Antibacterial Activity assay Sh-1 fungal strain extract was studied for antibacterial activity against six bacteria- Escherichia coli, Salmonella typhimurium, Staphylococcus aureus, Bacillus coccus, Bacillus subtilis and Clostridium tetani in agar disc diffusion assay. Standard tetracycline was used as positive control. The zones of inhibition produced by compounds and tetracycline were recorded in mm and compared. 7-9 mm, 10-12 mm, 13- 15 mm, and above 15 mm zone of inhibition were considered as insignificant, mild, moderate and significant activity, respectively (Rob et al., 2005).
Antifungal activity assay Crude fungal extracts of the plant G. procumbens were tested for antifungal activity using disc diffusion method. The crude fungal extract of ethyl acetate was tested for antifungal activity against fungi Pseudomonas aeruginosa. All the extract was tested at 400 µg/disc concentration.
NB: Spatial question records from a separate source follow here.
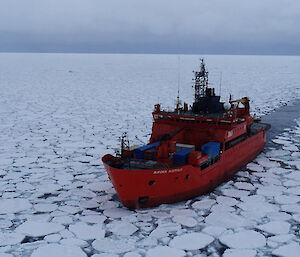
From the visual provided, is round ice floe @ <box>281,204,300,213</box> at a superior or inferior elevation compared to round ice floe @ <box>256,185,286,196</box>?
inferior

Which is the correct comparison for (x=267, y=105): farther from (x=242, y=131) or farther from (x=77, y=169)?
(x=77, y=169)

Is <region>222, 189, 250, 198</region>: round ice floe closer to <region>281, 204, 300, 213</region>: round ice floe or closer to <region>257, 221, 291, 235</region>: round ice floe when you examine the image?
<region>281, 204, 300, 213</region>: round ice floe

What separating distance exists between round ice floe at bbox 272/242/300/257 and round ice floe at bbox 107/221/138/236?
2.65 meters

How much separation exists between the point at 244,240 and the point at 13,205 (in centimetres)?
506

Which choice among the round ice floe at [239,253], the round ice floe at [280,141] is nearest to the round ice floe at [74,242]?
the round ice floe at [239,253]

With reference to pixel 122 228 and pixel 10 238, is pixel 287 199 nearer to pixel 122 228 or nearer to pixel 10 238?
pixel 122 228

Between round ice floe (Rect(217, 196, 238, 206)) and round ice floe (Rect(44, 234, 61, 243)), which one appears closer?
round ice floe (Rect(44, 234, 61, 243))

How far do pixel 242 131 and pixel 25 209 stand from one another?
6681 mm

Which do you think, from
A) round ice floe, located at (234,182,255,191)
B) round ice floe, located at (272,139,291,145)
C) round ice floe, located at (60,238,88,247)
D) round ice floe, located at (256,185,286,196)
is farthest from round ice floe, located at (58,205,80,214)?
round ice floe, located at (272,139,291,145)

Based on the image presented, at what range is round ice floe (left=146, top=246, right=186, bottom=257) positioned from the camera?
579 cm

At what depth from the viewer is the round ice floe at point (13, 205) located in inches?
291

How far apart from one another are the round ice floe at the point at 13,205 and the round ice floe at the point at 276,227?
5126 millimetres

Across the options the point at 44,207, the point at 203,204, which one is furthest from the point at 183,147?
the point at 44,207

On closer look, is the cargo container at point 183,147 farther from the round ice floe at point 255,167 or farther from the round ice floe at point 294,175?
the round ice floe at point 294,175
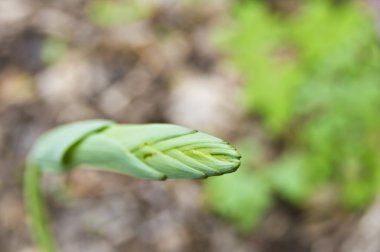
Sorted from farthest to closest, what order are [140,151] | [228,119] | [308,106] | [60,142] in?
[228,119], [308,106], [60,142], [140,151]

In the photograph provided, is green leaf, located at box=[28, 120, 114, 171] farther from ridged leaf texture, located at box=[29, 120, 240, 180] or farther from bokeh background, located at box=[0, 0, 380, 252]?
bokeh background, located at box=[0, 0, 380, 252]

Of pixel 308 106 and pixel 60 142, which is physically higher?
pixel 308 106

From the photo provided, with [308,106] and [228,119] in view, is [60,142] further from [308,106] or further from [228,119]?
[228,119]

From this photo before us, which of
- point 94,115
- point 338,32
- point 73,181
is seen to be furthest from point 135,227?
point 338,32

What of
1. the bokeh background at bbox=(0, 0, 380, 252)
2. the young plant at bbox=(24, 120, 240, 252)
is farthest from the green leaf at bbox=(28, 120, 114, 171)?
the bokeh background at bbox=(0, 0, 380, 252)

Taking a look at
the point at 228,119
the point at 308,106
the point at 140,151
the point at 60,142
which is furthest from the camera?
the point at 228,119

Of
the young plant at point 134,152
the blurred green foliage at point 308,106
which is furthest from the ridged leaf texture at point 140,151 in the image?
the blurred green foliage at point 308,106

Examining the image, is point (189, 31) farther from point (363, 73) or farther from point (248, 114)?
point (363, 73)

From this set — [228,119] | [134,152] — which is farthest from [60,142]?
[228,119]
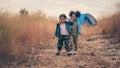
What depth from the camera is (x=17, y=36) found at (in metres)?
10.4

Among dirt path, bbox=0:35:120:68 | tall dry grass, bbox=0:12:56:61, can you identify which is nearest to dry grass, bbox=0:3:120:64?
tall dry grass, bbox=0:12:56:61

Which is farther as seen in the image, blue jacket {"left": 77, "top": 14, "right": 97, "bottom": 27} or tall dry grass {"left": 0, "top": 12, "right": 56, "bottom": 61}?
blue jacket {"left": 77, "top": 14, "right": 97, "bottom": 27}

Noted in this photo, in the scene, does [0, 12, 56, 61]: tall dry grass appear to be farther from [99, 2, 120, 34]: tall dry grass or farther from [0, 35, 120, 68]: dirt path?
[99, 2, 120, 34]: tall dry grass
Chemical studies of the extract The crude extract (600 mg) was dissolved in n-hexane and silica gel was added to it. A column (60 cm) was packed with normal phase G-60 silica gel using n-hexane as the equilibrating solvent. The dried extract mixed with silica gel was carefully applied to the top of the column and initial elution was bring out with n-hexane. After the application of sample, solvent having increasing polarities from 100% n-hexane to 100% ethyl acetate (EtOAc) was added. After running pure EtOAc, mixture of EtOAc and methanol was run. The eluted fractions were collected in test tubes, monitored by TLC and on the basis of Rf values, eleven different fractions (F-1 – F11) were obtained. Among the fractions, the F-3 portion which was eluted with 20% EtOAc (n-hexane/ethyl acetate 8:2) gave single spot in TLC with a Rf value ~0.3 (n-hexane/ethyl acetate 8:2) and obtained as pure compound 1 (S-1) (10 mg).
Properties of isolated compounds Compound 1 (S-1): white needles and crystalline (10 mg), IR (KBr): ? 3428, 2955, 1652, 1458, 1370, 1055, 960, 840 cm-1. 1 H NMR (400 MHz, CDCl3): δ ppm 0.62 (3H, s, H-18), 0.80 (3H, d, H-26), 0.82 (3H, d, H-27), 0.91 (3H, d, H-28), 0.93 (3H, s, H-19), 1.03 (3H, d, H21), 3.63 (1H, bm, H-3α), 5.16 (1H, dd, H-22), 5.19 (1H, dd, H-23), 5.37 (1H, m, H-7) and 5.56 (1H, dd, H-6). 13C NMR (100 MHz, CDCl3): δ ppm 38.39 (C-1), 31.98 (C2), 70.48 (C-3), 40.79 (C-4), 139.79 (C-5), 119.61 (C-6), 116.30 (C-7), 141.37 (C-8), 46.26 (C-9), 37.04 (C-10), 21.12 (C-11), 39.10 (C-12), 42.84 (C-13), 54.57 (C-14), 23.01 (C-15), 28.31 (C-16), 55.74 (C-17), 12.07 (C-18), 16.29 (C-19), 40.45 (C-20), 21.12 (C-21), 135.58 (C-22), 131.99 (C-23), 42.84 (C-24), 33.10 (C-25), 19.97 (C-26), 19.67 (C-27) and 17.63 (C-28).